Sahidic Coptic manuscript on vellum. Single leaf, ca. 125 x 120 mm, written on recto and verso, per extensum. Ca. 17 (of 27) lines in a very fine large upright Coptic uncial, text partly indented "per cola et commata".

 18,000.00

A fragmentary leaf from a very early, unpublished Coptic Psalter, written in the Sahidic dialect of Upper Egypt about 150 years after it was first translated from Greek (see Budge, Nagel). The script here is a fine Coptic Uncial, derived from Greek Uncial, and showing its ultimate debt to older epigraphic letter forms in its monumental and rounded majuscules and absence of spacing between words.

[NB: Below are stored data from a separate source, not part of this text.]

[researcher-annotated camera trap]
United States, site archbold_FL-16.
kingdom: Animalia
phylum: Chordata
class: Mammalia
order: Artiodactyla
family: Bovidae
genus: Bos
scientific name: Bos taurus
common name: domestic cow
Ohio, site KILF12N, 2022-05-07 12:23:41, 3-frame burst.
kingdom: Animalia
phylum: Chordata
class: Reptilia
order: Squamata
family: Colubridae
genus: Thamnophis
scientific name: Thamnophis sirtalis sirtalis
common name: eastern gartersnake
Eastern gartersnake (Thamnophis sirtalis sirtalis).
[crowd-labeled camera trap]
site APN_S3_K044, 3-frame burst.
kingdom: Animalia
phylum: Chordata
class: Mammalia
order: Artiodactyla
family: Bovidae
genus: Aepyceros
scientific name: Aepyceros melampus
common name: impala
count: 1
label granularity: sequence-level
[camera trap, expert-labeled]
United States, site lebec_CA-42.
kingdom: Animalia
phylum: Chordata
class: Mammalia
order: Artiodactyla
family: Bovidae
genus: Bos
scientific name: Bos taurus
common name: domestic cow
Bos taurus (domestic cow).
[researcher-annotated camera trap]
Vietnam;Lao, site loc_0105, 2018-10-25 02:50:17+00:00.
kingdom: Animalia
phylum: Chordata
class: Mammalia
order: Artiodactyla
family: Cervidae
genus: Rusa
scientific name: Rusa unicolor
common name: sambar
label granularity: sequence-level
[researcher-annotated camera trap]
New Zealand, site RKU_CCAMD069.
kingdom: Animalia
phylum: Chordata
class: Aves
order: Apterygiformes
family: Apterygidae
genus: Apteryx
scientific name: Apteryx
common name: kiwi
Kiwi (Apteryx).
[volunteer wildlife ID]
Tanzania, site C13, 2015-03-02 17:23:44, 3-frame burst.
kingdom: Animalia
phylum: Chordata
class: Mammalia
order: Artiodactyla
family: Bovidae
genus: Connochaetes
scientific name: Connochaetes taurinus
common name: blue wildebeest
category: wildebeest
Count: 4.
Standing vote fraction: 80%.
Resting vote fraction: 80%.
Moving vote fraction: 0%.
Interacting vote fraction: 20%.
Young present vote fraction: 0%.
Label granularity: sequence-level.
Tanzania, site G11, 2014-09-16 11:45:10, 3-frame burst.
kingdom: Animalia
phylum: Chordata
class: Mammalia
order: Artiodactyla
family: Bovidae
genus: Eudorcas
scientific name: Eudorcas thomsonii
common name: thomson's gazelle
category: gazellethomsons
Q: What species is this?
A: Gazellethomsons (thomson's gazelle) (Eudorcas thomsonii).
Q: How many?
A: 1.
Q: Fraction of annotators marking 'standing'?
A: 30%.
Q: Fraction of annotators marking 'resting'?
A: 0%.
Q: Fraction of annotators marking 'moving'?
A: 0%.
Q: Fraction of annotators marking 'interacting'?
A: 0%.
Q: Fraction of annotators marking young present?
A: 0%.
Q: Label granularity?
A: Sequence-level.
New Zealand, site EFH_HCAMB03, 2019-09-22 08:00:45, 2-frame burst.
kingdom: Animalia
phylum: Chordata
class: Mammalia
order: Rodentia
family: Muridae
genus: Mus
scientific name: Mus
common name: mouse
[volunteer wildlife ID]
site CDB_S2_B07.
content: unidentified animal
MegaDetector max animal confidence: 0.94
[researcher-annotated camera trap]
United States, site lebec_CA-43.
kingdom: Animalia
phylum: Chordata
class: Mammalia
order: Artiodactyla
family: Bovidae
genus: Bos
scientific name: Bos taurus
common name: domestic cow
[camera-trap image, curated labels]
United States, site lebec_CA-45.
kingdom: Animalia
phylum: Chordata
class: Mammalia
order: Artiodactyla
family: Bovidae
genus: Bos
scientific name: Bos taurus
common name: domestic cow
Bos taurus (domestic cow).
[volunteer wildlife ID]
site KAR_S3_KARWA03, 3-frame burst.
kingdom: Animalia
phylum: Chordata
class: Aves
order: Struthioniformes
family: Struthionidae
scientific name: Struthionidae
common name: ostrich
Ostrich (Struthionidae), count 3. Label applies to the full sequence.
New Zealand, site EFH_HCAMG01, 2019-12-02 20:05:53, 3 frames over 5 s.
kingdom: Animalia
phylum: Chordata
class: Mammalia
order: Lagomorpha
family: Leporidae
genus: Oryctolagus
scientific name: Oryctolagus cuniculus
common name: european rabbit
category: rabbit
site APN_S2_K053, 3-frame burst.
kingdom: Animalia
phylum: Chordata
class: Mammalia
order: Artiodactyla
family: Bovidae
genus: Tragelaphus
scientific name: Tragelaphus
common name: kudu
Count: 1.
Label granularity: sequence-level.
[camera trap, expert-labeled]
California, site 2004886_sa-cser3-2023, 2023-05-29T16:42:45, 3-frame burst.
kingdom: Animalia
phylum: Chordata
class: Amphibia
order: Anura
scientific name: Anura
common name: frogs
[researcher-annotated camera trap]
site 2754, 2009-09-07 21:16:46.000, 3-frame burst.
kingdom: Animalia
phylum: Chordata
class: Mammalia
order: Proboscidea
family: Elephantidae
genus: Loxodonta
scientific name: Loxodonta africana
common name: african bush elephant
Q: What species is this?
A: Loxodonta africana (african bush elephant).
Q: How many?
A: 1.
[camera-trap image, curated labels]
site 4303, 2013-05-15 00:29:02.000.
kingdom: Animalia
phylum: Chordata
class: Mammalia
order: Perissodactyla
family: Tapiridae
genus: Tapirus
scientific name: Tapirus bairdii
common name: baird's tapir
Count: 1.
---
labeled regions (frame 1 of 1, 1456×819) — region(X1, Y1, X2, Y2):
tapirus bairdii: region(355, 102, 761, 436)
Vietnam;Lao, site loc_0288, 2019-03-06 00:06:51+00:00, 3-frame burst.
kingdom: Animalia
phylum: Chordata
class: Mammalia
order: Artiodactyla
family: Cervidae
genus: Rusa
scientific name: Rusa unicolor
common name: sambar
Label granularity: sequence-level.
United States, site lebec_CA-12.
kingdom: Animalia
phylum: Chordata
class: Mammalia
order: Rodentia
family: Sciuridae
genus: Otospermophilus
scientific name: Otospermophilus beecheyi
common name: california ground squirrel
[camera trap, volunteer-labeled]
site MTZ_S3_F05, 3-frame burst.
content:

The present fragment comprises the end of Psalm 19 and the beginning of Psalm 20 (20/21 in the Masoretic tradition): "We will glory in the name of the Lord our God ... O Lord, the king shall rejoice in thy strength; and in thy salvation he shall greatly exult. Thou hast granted him the desire of his soul, and hast not withheld from him the request of his lips ... Let thy hand be found by all thine enemies: ... the Lord shall trouble them in his anger, and fire shall devour them. Thou shalt destroy their fruit from the earth".

Most probably produced for use in the White Monastery (or the Monastery of St. Shenouda), Deir el-Abiad, near Sohag, Egypt, a Coptic Orthodox monastery near the Upper Egyptian city of Sohag. It was founded by St. Pigol in 442 CE, and grew substantially in importance after his nephew St. Shenouda the Archimandrite (d. 466 CE) took over in 385 CE. A prolific writer, he launched a literacy campaign within the monastery, producing a large library and establishing the house as perhaps the most important in the Coptic Church. When the first European visitors reached the monastery, the library was housed in a room to the north of the central apse called the 'Secret Chamber', which could be entered only through a hidden passage. The hoard of more than 9,000 early Coptic leaves was discovered by G. Maspero in 1883, and most of it is now in Paris, Bibliothèque Nationale, but parts are held in the Pierpont Morgan Library, Cambridge University Library and Biblioteca Apostolica Vaticana.

Provenance

1) Likely from the White Monastery (or the Monastery of St. Shenouda), Deir el-Abiad, near Sohag, Egypt.

2) In the collection of Maurice Nahman (1868-1948), French collector-dealer, and Head Cashier at the Crédit Foncier d'Egypte in Cairo, who used this position to establish himself as the foremost antiquity dealer of Cairo in the 1920s and 1930s. A sale of part of his collection was held by Christie's, London, on 2 March 1937. After his death his son kept the business going until 1953, and then the remaining stock was offered at Hotel Drouot, Paris, on 26-27 February and 5 June 1953, with the remainder apparently passing to Erik von Scherling.

3) Schoyen Collection, London and Oslo, addendum to their MS 114.

Condition

Vellum wrinkled and shrunken. Fragmentary; some edges browned or lightly soiled; several small holes affecting the text.

References

Schøyen MS 114 (addendum). Cf. E. A. Wallis Budge, The Earliest Known Coptic Psalter, 1898, and P. Nagel, ‘Der sahidische Psalter’, Der Septuaginta-Psalter, ed. Aejmelaeus and Quast, 2000, pp. 82-96.